I remember that first year. On the night before New Years Eve day, I was so sure that I would wake up the next morning on the anniversary of the day that my life changed, and I would be right back to where I had been before. I sat there on December 30th, 2013 and I was so afraid and so sad that I was letting my fear take me over. When I woke on December 31st and I was okay, I was still able to talk and walk, I rejoiced.
Even so, for a while, I still felt fear every May 13th, August 21st and December 30th. Even though I’ve worked hard to better myself and have made new memories to fill my memory of those days, I supposed there is still a small part of me that remembers. How else could I be feeling sadness that had no cause?
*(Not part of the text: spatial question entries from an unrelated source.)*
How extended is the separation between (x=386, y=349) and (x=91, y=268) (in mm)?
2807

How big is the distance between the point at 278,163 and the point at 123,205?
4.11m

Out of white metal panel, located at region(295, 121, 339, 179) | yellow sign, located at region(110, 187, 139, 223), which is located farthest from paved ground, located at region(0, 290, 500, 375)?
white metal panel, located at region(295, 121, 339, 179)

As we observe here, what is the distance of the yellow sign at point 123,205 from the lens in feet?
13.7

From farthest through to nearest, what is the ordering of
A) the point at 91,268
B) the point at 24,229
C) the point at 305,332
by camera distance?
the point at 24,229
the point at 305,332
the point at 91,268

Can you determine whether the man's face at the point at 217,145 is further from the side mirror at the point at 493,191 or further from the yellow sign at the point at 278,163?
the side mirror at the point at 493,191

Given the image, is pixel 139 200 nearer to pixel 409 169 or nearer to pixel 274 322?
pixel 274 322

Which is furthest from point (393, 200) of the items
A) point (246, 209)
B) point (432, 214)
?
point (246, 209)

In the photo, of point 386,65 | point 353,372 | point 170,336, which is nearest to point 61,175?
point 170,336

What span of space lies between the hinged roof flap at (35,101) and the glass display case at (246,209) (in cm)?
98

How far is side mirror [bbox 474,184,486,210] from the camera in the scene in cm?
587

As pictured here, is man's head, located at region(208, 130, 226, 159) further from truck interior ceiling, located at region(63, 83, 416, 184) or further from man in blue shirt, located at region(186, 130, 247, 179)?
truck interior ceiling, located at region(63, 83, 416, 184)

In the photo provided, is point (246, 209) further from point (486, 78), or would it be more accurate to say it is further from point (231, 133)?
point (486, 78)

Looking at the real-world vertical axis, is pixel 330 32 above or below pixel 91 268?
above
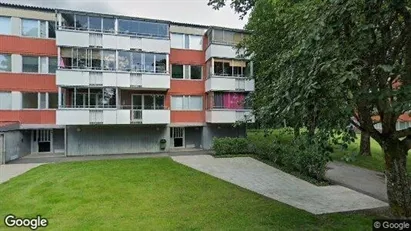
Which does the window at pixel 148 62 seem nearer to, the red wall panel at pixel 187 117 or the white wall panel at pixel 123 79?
the white wall panel at pixel 123 79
I named the Cerebral Palsy I live with Cybil Paulsen and the Multiple Sclerosis I carry within me Max Shadow. I did this because I thought that if I wanted to understand my enemy, I had to give it a name so that I could know them intimately. I named them because I feared them. I fear them no longer. I am living my best life, a life I once thought impossible to achieve, because of the MS. It has taught me what be grateful for and what to cherish.
Normally, I wish Max Shadow a happy birthday with a soupcon of sarcasm thrown into it. However, now I will wish Max well and thank him for all he’s done. It’s because of him that I finally grew into the person I was meant to be all along. I have a gift for him this year, too. I will let go of the fear that I have been holding on to and the sadness that I have been wearing as a mantle even without knowing it. This year, I let all of that go.
So, Happy Birthday Max Shadow. Thank you for showing me who I could be.